Study: Sleep Deprivation May Lead to Irreversible Brain Cell Damage
A new study published this week by researchers at the University of Pennsylvania illuminated evidence that too little sleep is potentially even more harmful than already thought. According to Forbes, researchers from the Center for Sleep and Circadian Neurobiology at the university found that staying awake for too long destroyed brain cells in mice.
Their study showed that extended wakefulness damages a brain cell called locus ceruleus (LC) neurons, which play a role in keeping subjects awake and alert. The researchers’ latest study is significant because it is the first evidence that sleep loss can lead to brain cell damage, at least in mice. Sigrid Veasey, the lead author of the report and an associate professor of medicine at Penn’s Perelman School of Medicine, said to Forbes: “We now have evidence that sleep loss can lead to irreversible injury. This might be in a simple animal but this suggests to us that we are going to have to look very carefully in humans.”
Researchers at Penn came to their conclusion by looking at the brains of mice that were only allowed to sleep for four to five hours over a 24-hour time period. These sleep conditions were meant to mirror those experienced by late-night or shift workers who also tend to only get to sleep in those increments. According to Forbes, after the mice were put through three days of sleep deprivation, they experienced a 25 percent loss of LCs in a particular section of the brain stem. That led researchers to conclude that disrupted circadian rhythms can lead to degeneration of LC brain cells and apoptosis, or cell death.
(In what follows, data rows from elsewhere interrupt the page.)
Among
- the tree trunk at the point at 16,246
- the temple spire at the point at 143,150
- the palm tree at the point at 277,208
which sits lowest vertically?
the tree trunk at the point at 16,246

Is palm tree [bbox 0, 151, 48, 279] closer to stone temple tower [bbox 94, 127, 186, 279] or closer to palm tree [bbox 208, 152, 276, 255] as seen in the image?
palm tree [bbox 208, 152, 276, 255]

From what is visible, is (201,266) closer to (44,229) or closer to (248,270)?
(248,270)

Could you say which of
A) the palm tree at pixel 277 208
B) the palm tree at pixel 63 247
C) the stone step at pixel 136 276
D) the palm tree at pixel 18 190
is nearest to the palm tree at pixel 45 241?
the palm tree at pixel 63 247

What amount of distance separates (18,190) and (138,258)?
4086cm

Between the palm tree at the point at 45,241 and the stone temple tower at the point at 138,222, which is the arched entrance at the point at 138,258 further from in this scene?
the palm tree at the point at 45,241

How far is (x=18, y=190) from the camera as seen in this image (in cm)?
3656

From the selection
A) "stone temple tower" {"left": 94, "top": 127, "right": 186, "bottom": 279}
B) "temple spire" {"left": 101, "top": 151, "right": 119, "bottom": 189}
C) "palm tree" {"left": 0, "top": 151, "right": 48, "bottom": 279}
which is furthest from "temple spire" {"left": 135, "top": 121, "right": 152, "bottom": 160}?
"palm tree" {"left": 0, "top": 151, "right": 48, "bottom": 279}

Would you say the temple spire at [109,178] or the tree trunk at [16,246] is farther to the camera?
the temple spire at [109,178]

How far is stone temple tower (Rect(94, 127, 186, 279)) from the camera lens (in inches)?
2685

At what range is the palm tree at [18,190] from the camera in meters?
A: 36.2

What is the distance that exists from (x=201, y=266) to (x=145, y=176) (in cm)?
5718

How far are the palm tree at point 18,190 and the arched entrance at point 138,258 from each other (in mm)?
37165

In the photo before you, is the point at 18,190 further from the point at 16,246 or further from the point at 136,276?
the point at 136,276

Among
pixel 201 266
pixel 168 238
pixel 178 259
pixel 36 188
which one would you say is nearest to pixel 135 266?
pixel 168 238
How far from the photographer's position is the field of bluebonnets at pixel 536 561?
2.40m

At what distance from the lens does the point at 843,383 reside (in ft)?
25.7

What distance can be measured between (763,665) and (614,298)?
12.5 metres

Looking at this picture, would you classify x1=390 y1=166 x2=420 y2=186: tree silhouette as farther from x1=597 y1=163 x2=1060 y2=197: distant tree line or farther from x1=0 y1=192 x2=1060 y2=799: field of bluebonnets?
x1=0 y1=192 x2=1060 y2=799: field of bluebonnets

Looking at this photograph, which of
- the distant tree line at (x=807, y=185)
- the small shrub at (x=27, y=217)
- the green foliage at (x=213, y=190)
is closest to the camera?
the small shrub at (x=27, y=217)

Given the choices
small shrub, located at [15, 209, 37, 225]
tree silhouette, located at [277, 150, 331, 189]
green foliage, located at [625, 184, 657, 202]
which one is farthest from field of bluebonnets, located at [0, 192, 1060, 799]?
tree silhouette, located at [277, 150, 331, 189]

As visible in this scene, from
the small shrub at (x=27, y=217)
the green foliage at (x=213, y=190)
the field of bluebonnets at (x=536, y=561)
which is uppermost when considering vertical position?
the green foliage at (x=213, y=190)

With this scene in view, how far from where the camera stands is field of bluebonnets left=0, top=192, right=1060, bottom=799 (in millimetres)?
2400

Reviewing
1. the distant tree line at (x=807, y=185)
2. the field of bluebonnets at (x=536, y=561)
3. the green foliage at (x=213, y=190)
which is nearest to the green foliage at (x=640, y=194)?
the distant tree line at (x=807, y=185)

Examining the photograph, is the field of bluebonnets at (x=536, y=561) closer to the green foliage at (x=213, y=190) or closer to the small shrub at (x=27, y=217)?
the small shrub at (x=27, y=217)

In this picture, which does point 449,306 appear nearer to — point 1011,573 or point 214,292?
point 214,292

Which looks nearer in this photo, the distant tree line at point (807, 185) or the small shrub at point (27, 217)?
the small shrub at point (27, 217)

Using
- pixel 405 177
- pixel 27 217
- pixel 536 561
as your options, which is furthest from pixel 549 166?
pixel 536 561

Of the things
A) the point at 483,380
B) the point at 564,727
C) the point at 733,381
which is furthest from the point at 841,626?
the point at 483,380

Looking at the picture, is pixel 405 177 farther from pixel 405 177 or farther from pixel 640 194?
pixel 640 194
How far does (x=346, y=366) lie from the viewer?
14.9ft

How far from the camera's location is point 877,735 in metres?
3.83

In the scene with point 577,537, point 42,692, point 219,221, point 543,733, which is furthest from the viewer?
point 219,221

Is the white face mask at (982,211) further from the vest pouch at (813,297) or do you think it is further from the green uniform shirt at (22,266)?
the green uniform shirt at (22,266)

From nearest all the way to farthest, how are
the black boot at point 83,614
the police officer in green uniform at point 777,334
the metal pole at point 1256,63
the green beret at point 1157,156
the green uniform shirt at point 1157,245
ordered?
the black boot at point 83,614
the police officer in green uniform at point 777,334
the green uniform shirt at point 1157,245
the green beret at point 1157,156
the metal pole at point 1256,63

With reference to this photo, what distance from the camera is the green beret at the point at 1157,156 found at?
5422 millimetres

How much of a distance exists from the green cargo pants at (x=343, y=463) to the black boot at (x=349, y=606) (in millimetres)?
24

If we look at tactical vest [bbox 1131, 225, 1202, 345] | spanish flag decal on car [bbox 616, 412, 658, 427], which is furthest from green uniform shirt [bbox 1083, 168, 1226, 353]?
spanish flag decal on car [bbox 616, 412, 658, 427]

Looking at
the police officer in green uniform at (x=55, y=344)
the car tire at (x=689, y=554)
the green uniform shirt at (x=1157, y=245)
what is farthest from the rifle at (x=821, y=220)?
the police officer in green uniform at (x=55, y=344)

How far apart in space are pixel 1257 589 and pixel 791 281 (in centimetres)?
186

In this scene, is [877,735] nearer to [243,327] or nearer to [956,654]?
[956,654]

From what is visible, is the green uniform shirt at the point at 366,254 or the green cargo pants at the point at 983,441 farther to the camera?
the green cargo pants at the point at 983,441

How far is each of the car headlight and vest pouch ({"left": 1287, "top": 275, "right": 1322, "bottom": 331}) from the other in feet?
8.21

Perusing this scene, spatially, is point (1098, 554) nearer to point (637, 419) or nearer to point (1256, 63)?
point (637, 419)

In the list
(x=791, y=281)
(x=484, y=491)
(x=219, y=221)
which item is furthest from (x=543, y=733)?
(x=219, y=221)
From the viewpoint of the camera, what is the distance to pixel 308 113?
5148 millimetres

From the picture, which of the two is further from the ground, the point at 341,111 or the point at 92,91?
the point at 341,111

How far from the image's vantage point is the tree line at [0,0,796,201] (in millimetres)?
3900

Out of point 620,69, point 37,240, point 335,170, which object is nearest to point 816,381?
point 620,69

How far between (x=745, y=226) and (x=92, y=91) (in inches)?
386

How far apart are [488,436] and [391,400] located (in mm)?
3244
Of course, the tests were conducted on mice, so researchers still need to determine whether similar cell death occurs in sleep-deprived humans. Now, though, there is more evidence that these studies need to be administered sooner rather than later so humans can be alerted as to whether their sleep patterns really are more harmful than previously thought. Forbes reports that researchers now want to conduct autopsies to examine the brain cells of shift workers so they can understand whether these peoples’ jobs are actually resulting in irreversible brain cell damage.
Penn’s study is not the first with evidence to come out detailing the potentially devastating effects of too little sleep. However, it is one of the only studies that has highlighted what sleep deprivation can do to the brain, and that is significant. Thanks to others studies published this year, Forbes says we now understand that sleep loss can affect gene function, influencing metabolism, inflammation, and longterm disease risk to body and brain; we also know that sleep may out flush out the brain’s waste products linked to Alzheimer’s and dementia. What many experts didn’t recognize is that the disruption of circadian rhythms can potentially pose a long-term risk to the brain functions of animals.
You’d think that humans would heed researchers’ warnings and be better about getting some shuteye at night, but not even that is correct to assume. According to Forbes, the Centers for Disease Control recently announced that insufficient sleep is now considered an “epidemic” in America. Of almost 75,000 studied adults, more than a third said they got on average less than seven hours of sleep per night. Experts still need to do more research on sleep deprivation to see if it really affects humans’ brains the way it affects mice, but until those results come out: America, sleep up!